Trecho para análise ::
..............................

O achado de Cajal sobre as espinhas dendríticas mostrou-se de grande relevância no progresso da neurociência. Estima-se que 90% das conexões cerebrais excitatórias ocorram nas espinhas dendríticas, que, por sua vez, têm sido implicadas em uma ampla gama de funções, como aumento da superfície dos dendritos, concentração de segundos-mensageiros como o cálcio e sede de fenômenos como depressão e potenciação em longo prazo associados com o aprendizado (Nimchinsky et al., 2002).

Portanto, embora Golgi tenha rejeitado a teoria da polarização dinâmica do neurônio em prol de uma teoria da rede neuronial difusa, a polarização dinâmica foi aprimorada por Cajal graças ao método de coloração de Golgi e permanece como princípio fundamental à compreensão da estrutura organizacional do sistema nervoso. O princípio da separação entre os neurônios levou Sir Charles Sherrington (1857-1952, Prêmio Nobel em 1932) a cunhar o termo sinapse e descrever a junção entre duas células nervosas, tanto quanto subsequentemente levou outros cientistas à próxima pergunta: como um neurônio excita ou inibe uma célula adjacente?

..............................

Tarefa ::
Retome o texto sobre Cajal e as espinhas dendríticas a partir do ponto em que ele termina e escreva a continuação.

..............................

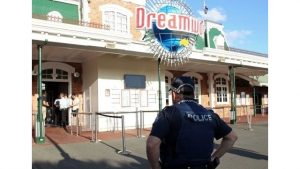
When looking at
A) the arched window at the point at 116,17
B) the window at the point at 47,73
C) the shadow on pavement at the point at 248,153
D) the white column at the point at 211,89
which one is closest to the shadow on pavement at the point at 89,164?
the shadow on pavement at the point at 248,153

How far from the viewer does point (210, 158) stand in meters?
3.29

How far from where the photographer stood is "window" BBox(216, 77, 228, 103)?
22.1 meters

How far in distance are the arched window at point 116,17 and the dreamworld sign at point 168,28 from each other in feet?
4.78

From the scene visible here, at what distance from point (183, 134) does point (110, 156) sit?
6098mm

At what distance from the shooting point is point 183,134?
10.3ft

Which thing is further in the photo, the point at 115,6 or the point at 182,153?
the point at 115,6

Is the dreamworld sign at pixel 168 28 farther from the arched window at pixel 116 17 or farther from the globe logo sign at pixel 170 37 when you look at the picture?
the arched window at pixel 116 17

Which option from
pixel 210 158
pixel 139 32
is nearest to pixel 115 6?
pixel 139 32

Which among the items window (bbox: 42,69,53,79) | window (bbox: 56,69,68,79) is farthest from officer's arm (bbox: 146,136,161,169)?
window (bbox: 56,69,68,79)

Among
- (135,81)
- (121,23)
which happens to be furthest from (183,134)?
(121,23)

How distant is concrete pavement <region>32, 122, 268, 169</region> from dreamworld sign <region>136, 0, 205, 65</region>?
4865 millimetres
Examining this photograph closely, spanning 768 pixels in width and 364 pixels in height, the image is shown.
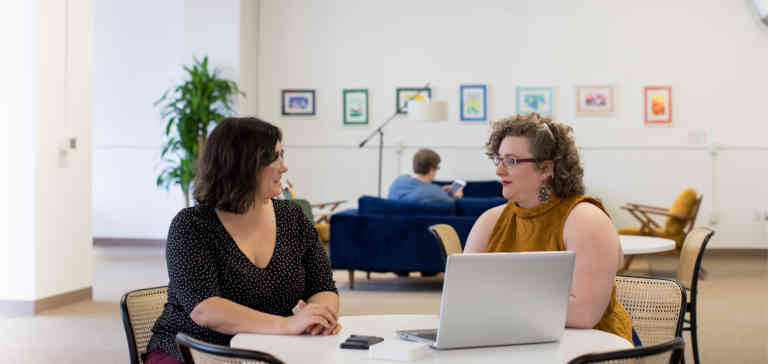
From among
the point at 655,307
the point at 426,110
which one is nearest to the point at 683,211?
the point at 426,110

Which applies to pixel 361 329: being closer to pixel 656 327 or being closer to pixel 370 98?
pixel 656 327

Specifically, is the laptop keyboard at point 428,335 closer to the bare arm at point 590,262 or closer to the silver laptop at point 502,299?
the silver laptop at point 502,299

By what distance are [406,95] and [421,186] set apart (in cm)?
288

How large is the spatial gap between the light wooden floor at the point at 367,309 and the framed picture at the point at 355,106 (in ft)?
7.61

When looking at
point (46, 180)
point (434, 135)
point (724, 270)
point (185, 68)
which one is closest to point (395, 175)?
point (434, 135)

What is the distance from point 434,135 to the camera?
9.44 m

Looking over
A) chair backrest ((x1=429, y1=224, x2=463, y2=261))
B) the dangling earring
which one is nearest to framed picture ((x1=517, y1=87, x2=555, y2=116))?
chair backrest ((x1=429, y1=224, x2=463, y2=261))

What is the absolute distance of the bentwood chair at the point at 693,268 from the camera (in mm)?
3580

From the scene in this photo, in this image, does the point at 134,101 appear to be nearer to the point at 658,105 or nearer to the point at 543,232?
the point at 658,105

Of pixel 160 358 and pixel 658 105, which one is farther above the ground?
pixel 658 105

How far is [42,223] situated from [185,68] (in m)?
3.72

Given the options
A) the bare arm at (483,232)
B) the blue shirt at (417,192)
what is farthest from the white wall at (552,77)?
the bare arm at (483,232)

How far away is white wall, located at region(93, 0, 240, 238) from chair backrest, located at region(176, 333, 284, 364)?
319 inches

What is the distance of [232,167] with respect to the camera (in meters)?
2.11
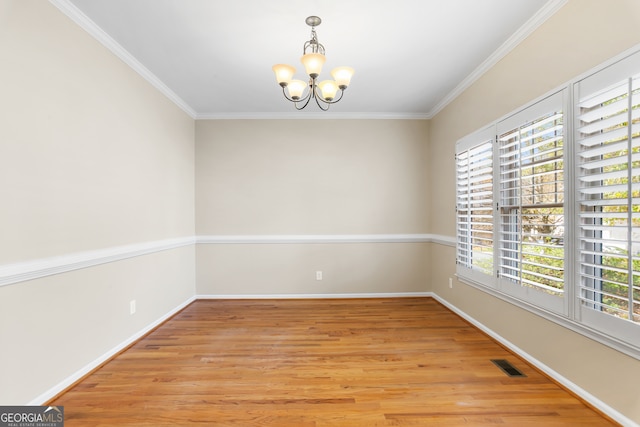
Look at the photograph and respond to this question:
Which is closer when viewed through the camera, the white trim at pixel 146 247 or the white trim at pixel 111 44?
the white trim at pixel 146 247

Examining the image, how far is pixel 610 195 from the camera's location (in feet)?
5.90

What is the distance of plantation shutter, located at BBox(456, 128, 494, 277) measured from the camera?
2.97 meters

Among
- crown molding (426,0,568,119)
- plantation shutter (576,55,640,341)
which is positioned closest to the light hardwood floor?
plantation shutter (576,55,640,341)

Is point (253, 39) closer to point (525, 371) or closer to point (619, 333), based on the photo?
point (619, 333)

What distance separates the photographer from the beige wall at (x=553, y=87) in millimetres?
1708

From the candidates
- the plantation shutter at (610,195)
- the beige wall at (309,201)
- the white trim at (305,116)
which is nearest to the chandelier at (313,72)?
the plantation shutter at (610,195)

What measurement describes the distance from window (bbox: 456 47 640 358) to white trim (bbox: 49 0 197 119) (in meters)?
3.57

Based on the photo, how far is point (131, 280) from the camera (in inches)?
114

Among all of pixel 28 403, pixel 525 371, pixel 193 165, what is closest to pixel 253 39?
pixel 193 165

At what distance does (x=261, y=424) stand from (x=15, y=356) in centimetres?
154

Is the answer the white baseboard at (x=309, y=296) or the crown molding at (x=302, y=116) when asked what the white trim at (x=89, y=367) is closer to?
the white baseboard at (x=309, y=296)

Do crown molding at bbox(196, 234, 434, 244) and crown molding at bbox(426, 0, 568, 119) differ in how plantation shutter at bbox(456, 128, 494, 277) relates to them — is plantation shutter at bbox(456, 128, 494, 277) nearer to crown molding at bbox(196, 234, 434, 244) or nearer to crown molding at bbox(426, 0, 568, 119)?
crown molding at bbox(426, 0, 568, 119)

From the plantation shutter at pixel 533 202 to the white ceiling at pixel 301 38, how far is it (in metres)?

..............................

Resposta do exercício ::
De modo irônico, Cajal e Golgi dividiram o mesmo Prêmio Nobel em 1906, usando a mesma técnica e chegando a concepções teóricas fundamentalmente opostas sobre a organização do sistema nervoso. É curioso que, durante o discurso de aceitação do prêmio, Golgi tenha decidido defender obstinadamente a antiga hipótese reticular difusa do sistema nervoso, mesmo à luz de inúmeras evidências em contrário. Insistiu que os dendritos não tinham nenhum papel na comunicação neuronial em si, mas que estavam meramente associados à nutrição. Por sua vez, no seu discurso de aceitação, Cajal contradisse todas as premissas anteriormente assumidas pelo colega. Em 1932, Cajal escreveria sobre "a cruel ironia de gêmeos siameses unidos pelos ombros [método de coloração de Golgi[ terem chegado à condição de adversários científicos em aspectos tão contrastantes". Mais do que ironia, é possível que essa história traga consigo um sábio ensinamento: para "escutar a natureza", assumindo que esta tenha um conhecimento a revelar, não basta a objetividade dos sentidos; é preciso ter presente a intenção ou as ideias da consciência que a investiga.

Recebido: 2/4/2008

Aceito: 22/4/2008

  • Glickstein M. Golgi and Cajal: the neuron doctrine and the 100th anniversary of the 1906 Nobel Prize. Current Biology.. 2006;16(5):147-51.
  • Golgi C. The Nobel Prize in Physiology or Medicine, 1906. Nobel Lecture, December 11, 1906. The neuron doctrine Theory and facts (http://nobelprize.org/nobel_prizes/medicine/laureates/1906/golgi-lecture.html).
  • Nimchinsky E, Sabatini B, Svoboda K. Structure and function of dendritic spines. Annu Rev Physiol. 2002;64:313-53.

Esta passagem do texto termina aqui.